EET 1 - Symmetrical Short Circuit Analysis and Determination of Circuit Breaker Rating

FACULTY OF ENGINEERING

LAB SHEET

EET 2036

POWER SYSTEMS ANALYSIS

TRIMESTER 2 (2010/2011)

EET 1 - Symmetrical Short Circuit Analysis and Determination of Circuit Breaker Rating

EET 2 - Economic Load Dispatch and Power Flow Analysis

*Note: On-the-spot evaluation will be carried out during or at the end of the experiment. Students are advised to read through this lab sheet before doing experiment. Your performance, teamwork effort, and learning attitude will count towards the marks.

Experiment: PS-1

SYMMETRICAL SHORT CIRCUIT ANALYSIS AND

DETERMINATION OF CIRCUIT BREAKER RATING

Objectives:

Ø  To perform the symmetrical fault analysis and determine for circuit breaker rating.

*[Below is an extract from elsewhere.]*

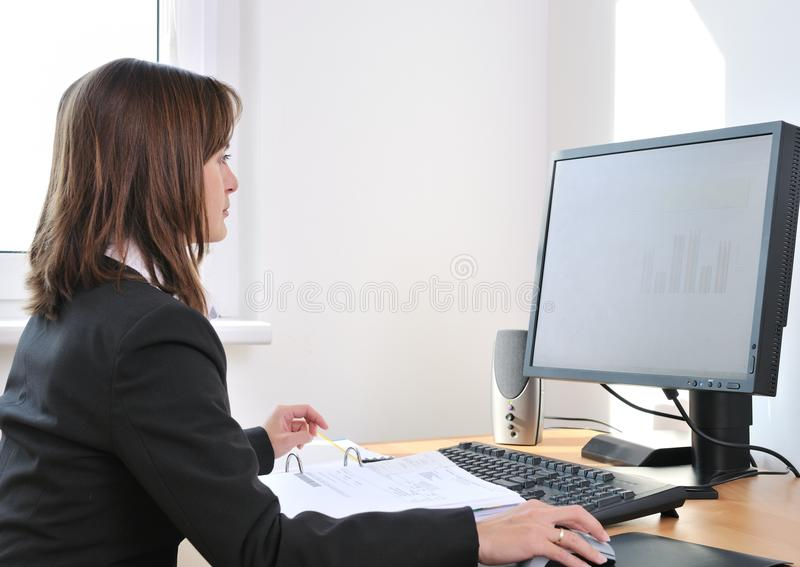 White collar worker at computer stock images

Ø  To calculate the current supplied by each generator and bus voltage magnitudes during fault

Introduction:

Fault in a circuit is any failure which interferes with the normal flow of current. Most faults on transmission lines of 115 kV and higher are caused by lightning, which results in the flashover of insulators. The high voltage between a conductor and the grounded supporting tower causes ionization, which provides a path to ground for the charge induced by the lightning stroke. Once the ionized path to ground is established, the resultant low impedance to ground allows the flow of current from the conductor to ground and through the ground to the grounded neutral of a transformer or generator, thus completing the circuit. Line-to-line faults not involving ground are less common.

Most of the faults on the power system lead to a short-circuit condition. When such a condition occurs, a heavy current (called short-circuit current) flows through the equipment, causing considerable damage to the equipment and interruption of service to the consumers.

Fault Classifications

The types of fault commonly occurring in practice are as follows:

(a) Line to ground : Line to ground faults are caused by a transmission line touching the ground. Wind, ice loading, or an accident such as a tree limb falling on a line can cause a line to ground fault. This category accounts for about 70% of all transmission line short circuit faults.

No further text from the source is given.